— The request —
Retype the lines of data below exactly, covering every item.

───── The input ─────

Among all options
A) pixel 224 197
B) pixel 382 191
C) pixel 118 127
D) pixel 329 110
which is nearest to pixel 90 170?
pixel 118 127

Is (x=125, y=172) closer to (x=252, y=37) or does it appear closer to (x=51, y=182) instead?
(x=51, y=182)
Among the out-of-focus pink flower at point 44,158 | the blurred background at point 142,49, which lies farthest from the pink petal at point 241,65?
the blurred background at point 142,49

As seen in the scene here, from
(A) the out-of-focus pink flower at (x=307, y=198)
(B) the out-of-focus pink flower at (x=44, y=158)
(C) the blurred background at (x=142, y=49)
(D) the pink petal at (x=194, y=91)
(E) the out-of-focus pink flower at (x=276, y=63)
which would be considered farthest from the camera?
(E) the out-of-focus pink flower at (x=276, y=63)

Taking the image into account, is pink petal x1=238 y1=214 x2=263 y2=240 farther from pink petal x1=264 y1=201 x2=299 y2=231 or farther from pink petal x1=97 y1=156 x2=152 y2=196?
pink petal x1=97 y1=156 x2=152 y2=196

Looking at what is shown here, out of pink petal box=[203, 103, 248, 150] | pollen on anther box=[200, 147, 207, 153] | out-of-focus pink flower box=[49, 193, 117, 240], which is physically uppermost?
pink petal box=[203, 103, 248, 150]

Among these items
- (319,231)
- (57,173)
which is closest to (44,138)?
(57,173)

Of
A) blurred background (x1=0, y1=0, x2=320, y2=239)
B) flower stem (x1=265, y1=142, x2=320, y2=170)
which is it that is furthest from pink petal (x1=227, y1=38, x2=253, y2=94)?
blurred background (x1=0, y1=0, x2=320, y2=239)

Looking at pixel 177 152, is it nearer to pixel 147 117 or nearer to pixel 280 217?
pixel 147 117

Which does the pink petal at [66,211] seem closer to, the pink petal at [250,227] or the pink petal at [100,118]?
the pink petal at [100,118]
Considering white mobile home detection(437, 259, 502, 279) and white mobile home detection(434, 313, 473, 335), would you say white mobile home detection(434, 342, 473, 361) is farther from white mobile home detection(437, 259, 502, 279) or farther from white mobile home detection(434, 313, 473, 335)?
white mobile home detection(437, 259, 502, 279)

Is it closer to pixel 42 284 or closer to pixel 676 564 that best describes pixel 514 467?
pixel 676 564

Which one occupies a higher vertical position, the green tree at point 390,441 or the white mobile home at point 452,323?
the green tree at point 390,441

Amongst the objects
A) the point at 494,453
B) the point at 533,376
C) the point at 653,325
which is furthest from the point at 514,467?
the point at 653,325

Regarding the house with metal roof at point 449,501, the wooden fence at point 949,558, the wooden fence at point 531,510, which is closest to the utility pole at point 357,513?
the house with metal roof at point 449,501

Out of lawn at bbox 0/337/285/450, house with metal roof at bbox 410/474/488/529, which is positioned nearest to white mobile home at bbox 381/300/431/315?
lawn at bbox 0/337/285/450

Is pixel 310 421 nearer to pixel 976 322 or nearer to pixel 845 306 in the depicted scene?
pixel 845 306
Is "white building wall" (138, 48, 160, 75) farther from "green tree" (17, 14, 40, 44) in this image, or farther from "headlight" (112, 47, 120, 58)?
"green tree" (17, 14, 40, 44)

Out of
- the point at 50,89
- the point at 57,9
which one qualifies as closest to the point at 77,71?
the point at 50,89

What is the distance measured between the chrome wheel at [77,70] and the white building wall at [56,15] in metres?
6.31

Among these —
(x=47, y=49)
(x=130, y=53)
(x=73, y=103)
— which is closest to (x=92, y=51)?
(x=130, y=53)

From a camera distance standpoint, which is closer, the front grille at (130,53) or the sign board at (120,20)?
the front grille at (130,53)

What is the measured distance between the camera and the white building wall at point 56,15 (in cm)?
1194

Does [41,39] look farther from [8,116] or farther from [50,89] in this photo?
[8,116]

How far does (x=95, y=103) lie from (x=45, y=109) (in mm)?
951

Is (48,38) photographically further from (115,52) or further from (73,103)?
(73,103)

─────

— The answer —
Among all options
A) pixel 224 197
B) pixel 382 191
C) pixel 118 127
D) pixel 329 110
which is nearest to pixel 90 170?
pixel 118 127

Is (x=125, y=172) closer to (x=252, y=37) or does it appear closer to (x=51, y=182) instead?
(x=51, y=182)
Among the out-of-focus pink flower at point 44,158 | the blurred background at point 142,49, which lies farthest from the pink petal at point 241,65?
the blurred background at point 142,49

As seen in the scene here, from
(A) the out-of-focus pink flower at (x=307, y=198)
(B) the out-of-focus pink flower at (x=44, y=158)
(C) the blurred background at (x=142, y=49)
(D) the pink petal at (x=194, y=91)
(E) the out-of-focus pink flower at (x=276, y=63)
which would be considered farthest from the camera?
(E) the out-of-focus pink flower at (x=276, y=63)

Taking the image into account, is pink petal x1=238 y1=214 x2=263 y2=240 farther from pink petal x1=264 y1=201 x2=299 y2=231 or farther from pink petal x1=97 y1=156 x2=152 y2=196?
pink petal x1=97 y1=156 x2=152 y2=196

Looking at what is shown here, out of pink petal box=[203, 103, 248, 150] | pollen on anther box=[200, 147, 207, 153] | out-of-focus pink flower box=[49, 193, 117, 240], which is physically uppermost?
pink petal box=[203, 103, 248, 150]

Among these items
- (319,231)
- (57,173)
which is closest to (44,138)?
(57,173)

Of
A) blurred background (x1=0, y1=0, x2=320, y2=239)
B) flower stem (x1=265, y1=142, x2=320, y2=170)
which is it that is furthest from pink petal (x1=227, y1=38, x2=253, y2=94)?
blurred background (x1=0, y1=0, x2=320, y2=239)

Looking at pixel 177 152, is it nearer to pixel 147 117 or nearer to pixel 280 217?
pixel 147 117

Which does the pink petal at [66,211] seem closer to, the pink petal at [250,227] or the pink petal at [100,118]?
the pink petal at [100,118]
Considering white mobile home detection(437, 259, 502, 279) and white mobile home detection(434, 313, 473, 335), would you say white mobile home detection(434, 342, 473, 361) is farther from white mobile home detection(437, 259, 502, 279) or farther from white mobile home detection(434, 313, 473, 335)?
white mobile home detection(437, 259, 502, 279)

Is it closer to pixel 42 284 or closer to pixel 676 564 that best describes pixel 514 467?
pixel 676 564

Which one occupies a higher vertical position, the green tree at point 390,441 or the white mobile home at point 452,323?
the green tree at point 390,441

Amongst the objects
A) the point at 494,453
B) the point at 533,376
C) the point at 653,325
which is furthest from the point at 514,467?
the point at 653,325

Regarding the house with metal roof at point 449,501, the wooden fence at point 949,558, the wooden fence at point 531,510, which is closest to the utility pole at point 357,513?
the house with metal roof at point 449,501

Out of lawn at bbox 0/337/285/450, house with metal roof at bbox 410/474/488/529, which is positioned nearest to white mobile home at bbox 381/300/431/315?
lawn at bbox 0/337/285/450

Is pixel 310 421 nearer to pixel 976 322 or nearer to pixel 845 306 in the depicted scene?
pixel 845 306
Is "white building wall" (138, 48, 160, 75) farther from "green tree" (17, 14, 40, 44) in this image, or farther from "headlight" (112, 47, 120, 58)?
"green tree" (17, 14, 40, 44)

Out of
- the point at 50,89
- the point at 57,9
which one qualifies as closest to the point at 77,71?
the point at 50,89

What is the distance measured between the chrome wheel at [77,70] and the white building wall at [56,15] in metres?
6.31

Among these —
(x=47, y=49)
(x=130, y=53)
(x=73, y=103)
— which is closest to (x=92, y=51)?
(x=130, y=53)

From a camera distance standpoint, which is closer, the front grille at (130,53) or the sign board at (120,20)?
the front grille at (130,53)

What is the measured distance between the camera and the white building wall at point 56,15 (in cm)?
1194

Does [41,39] look farther from [8,116] or farther from [50,89] in this photo?
[8,116]

How far does (x=95, y=103) lie from (x=45, y=109) (in mm)?
951

Is (48,38) photographically further from (115,52) or further from (73,103)?
(73,103)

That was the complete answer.